Repeat the data exactly as given below, dropping every picture.

=== Section Start ===

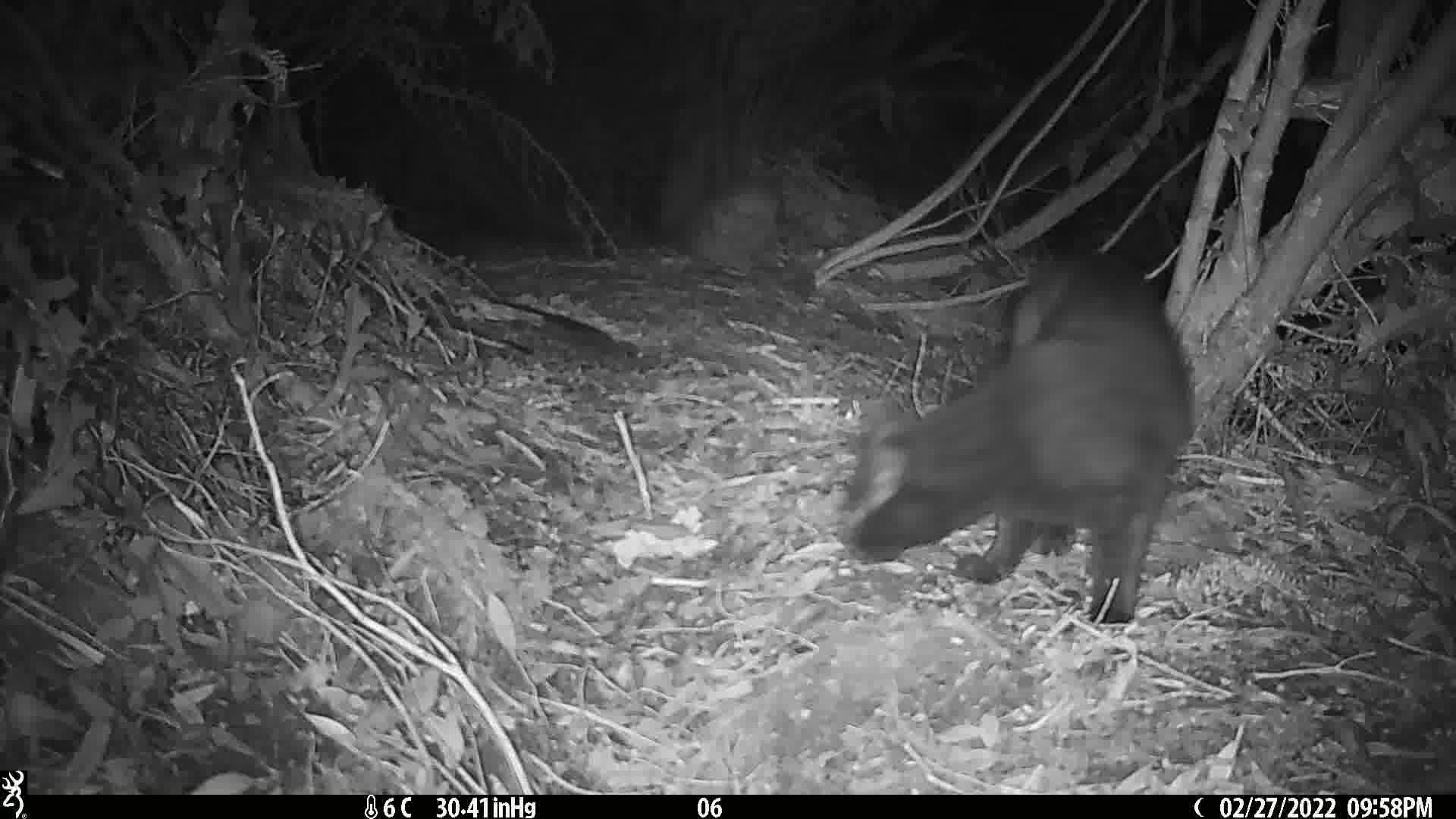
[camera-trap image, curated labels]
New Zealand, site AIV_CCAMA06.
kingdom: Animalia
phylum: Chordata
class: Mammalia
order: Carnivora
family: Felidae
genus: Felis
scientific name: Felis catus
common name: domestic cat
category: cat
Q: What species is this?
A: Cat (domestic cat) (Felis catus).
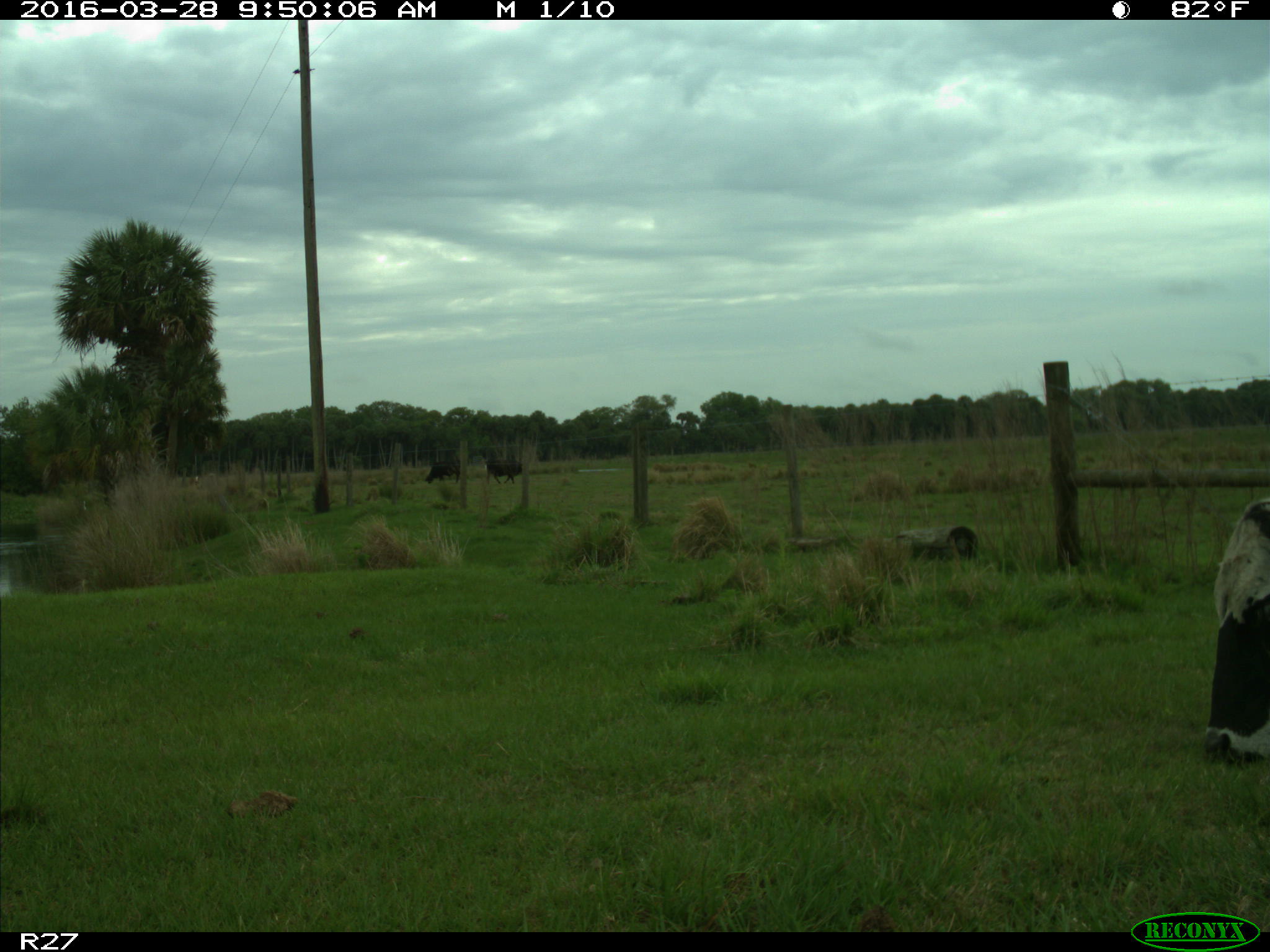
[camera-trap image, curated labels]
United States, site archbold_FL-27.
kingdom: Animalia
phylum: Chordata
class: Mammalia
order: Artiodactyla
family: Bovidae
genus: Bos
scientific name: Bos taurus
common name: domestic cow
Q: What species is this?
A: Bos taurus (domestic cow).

=== Section End ===

- [Response area]
[camera-trap image, curated labels]
New Zealand, site AIV_CCAMA06.
kingdom: Animalia
phylum: Chordata
class: Mammalia
order: Carnivora
family: Felidae
genus: Felis
scientific name: Felis catus
common name: domestic cat
category: cat
Q: What species is this?
A: Cat (domestic cat) (Felis catus).
[camera-trap image, curated labels]
United States, site archbold_FL-27.
kingdom: Animalia
phylum: Chordata
class: Mammalia
order: Artiodactyla
family: Bovidae
genus: Bos
scientific name: Bos taurus
common name: domestic cow
Q: What species is this?
A: Bos taurus (domestic cow).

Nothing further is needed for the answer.